WHAT THE TASK REQUIRES - Render the lines of the rows as a Markdown table with the columns Number and Line, starting with the line that contains "How far apart are (x=285, y=54)" and running through the last line of the rows. Number each line and omit blank lines.

* START *

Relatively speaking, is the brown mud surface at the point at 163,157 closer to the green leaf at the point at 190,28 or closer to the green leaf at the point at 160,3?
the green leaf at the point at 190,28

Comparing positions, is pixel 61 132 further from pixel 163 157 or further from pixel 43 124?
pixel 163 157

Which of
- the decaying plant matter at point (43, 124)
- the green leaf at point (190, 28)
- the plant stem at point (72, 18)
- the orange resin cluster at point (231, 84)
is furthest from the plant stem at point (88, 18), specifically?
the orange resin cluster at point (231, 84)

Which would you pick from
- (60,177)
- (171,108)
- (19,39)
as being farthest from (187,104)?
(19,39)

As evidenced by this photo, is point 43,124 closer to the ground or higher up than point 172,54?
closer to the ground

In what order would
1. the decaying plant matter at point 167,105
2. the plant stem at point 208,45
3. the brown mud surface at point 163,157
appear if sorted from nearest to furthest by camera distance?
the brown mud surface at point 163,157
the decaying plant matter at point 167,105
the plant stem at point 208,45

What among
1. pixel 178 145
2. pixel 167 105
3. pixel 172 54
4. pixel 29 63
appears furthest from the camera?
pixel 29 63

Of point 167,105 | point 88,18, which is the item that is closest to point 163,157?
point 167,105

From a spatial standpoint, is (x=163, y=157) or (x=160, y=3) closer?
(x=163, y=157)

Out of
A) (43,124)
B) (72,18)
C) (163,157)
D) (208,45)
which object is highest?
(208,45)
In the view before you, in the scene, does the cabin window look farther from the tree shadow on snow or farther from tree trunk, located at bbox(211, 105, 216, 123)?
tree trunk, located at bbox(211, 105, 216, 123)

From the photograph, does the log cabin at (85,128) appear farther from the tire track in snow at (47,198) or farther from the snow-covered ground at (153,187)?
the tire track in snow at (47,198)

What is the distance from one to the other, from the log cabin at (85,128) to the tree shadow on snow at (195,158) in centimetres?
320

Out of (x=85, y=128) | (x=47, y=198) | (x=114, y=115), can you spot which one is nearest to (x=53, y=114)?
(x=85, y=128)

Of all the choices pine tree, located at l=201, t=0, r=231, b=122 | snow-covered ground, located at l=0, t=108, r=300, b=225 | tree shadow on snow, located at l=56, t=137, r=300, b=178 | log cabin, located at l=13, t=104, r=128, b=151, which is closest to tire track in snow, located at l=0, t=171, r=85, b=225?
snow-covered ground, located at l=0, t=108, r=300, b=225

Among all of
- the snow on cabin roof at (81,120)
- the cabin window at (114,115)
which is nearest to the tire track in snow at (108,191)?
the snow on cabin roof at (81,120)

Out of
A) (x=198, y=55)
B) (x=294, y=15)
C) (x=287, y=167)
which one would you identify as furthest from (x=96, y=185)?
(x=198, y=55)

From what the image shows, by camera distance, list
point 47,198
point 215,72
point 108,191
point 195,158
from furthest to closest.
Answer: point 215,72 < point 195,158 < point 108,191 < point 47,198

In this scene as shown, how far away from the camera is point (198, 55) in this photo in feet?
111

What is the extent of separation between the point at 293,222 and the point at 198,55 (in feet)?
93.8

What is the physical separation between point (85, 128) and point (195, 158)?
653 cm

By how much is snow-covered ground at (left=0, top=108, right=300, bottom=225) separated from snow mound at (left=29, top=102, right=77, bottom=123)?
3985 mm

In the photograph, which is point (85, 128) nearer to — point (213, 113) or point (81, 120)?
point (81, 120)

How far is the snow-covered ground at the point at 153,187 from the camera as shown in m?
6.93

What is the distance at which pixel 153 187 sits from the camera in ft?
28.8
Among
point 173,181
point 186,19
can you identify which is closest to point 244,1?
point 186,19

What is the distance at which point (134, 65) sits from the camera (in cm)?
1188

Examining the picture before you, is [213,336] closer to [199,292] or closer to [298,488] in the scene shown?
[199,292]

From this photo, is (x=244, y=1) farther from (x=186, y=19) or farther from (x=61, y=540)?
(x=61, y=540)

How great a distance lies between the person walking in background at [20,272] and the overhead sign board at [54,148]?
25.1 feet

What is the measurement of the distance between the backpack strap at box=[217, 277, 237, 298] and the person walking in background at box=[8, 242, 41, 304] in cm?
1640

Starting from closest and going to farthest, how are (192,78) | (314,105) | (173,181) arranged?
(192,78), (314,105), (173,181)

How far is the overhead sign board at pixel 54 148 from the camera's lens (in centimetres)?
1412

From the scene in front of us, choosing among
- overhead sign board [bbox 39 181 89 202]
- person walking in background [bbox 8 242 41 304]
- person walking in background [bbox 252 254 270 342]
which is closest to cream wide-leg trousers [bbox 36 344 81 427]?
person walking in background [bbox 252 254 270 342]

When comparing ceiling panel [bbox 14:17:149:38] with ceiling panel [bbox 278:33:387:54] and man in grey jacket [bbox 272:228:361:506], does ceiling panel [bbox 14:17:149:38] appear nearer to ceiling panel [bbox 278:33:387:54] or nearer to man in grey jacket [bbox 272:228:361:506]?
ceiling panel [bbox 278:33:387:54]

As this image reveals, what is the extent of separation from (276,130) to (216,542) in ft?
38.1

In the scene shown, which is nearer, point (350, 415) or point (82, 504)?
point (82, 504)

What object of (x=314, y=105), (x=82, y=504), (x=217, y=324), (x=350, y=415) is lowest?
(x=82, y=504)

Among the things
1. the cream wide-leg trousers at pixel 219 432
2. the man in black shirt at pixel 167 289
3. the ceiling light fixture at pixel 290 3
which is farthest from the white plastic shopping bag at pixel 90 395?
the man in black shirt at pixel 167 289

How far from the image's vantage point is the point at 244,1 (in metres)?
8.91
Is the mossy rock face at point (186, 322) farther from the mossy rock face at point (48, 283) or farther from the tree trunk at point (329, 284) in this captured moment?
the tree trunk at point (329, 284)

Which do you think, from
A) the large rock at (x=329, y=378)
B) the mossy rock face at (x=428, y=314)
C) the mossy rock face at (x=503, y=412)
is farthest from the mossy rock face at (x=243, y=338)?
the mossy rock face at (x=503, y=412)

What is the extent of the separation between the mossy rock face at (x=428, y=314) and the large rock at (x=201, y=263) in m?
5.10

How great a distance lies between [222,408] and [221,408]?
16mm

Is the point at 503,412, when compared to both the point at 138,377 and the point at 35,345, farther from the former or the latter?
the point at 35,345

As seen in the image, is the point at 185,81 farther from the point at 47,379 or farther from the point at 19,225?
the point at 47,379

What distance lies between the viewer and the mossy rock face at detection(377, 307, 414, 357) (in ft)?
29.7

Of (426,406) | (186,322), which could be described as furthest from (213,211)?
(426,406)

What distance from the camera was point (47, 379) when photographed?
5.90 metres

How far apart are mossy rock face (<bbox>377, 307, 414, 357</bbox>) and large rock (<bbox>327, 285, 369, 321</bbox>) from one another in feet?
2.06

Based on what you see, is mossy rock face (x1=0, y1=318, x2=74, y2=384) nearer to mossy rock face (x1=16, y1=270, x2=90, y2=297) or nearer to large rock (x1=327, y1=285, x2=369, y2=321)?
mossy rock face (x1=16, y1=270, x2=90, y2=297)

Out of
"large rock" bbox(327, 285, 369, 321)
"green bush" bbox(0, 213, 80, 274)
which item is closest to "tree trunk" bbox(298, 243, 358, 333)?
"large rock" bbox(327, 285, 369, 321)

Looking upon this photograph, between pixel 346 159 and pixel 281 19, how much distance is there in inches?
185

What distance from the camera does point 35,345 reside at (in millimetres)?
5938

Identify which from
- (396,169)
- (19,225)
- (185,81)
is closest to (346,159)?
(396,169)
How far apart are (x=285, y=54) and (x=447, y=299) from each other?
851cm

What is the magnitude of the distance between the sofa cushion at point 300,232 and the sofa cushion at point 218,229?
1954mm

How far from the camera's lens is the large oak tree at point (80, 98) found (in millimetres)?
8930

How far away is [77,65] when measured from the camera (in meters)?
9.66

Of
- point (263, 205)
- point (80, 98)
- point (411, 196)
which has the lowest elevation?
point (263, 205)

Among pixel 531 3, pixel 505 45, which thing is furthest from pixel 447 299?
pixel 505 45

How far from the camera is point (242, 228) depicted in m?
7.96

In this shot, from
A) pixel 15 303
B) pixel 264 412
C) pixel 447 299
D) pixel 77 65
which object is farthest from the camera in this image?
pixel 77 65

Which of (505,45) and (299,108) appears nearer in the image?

* END *

PROBLEM SOLUTION -
| Number | Line |
|---|---|
| 1 | How far apart are (x=285, y=54) and (x=447, y=299) from each other? |
| 2 | 851cm |
| 3 | What is the magnitude of the distance between the sofa cushion at point 300,232 and the sofa cushion at point 218,229? |
| 4 | 1954mm |
| 5 | How far from the camera's lens is the large oak tree at point (80, 98) found (in millimetres)? |
| 6 | 8930 |
| 7 | How far away is [77,65] when measured from the camera (in meters)? |
| 8 | 9.66 |
| 9 | Of |
| 10 | - point (263, 205) |
| 11 | - point (80, 98) |
| 12 | - point (411, 196) |
| 13 | which has the lowest elevation? |
| 14 | point (263, 205) |
| 15 | Among pixel 531 3, pixel 505 45, which thing is furthest from pixel 447 299? |
| 16 | pixel 505 45 |
| 17 | How far from the camera is point (242, 228) depicted in m? |
| 18 | 7.96 |
| 19 | In this shot, from |
| 20 | A) pixel 15 303 |
| 21 | B) pixel 264 412 |
| 22 | C) pixel 447 299 |
| 23 | D) pixel 77 65 |
| 24 | which object is farthest from the camera in this image? |
| 25 | pixel 77 65 |
| 26 | Which of (505,45) and (299,108) appears nearer in the image? |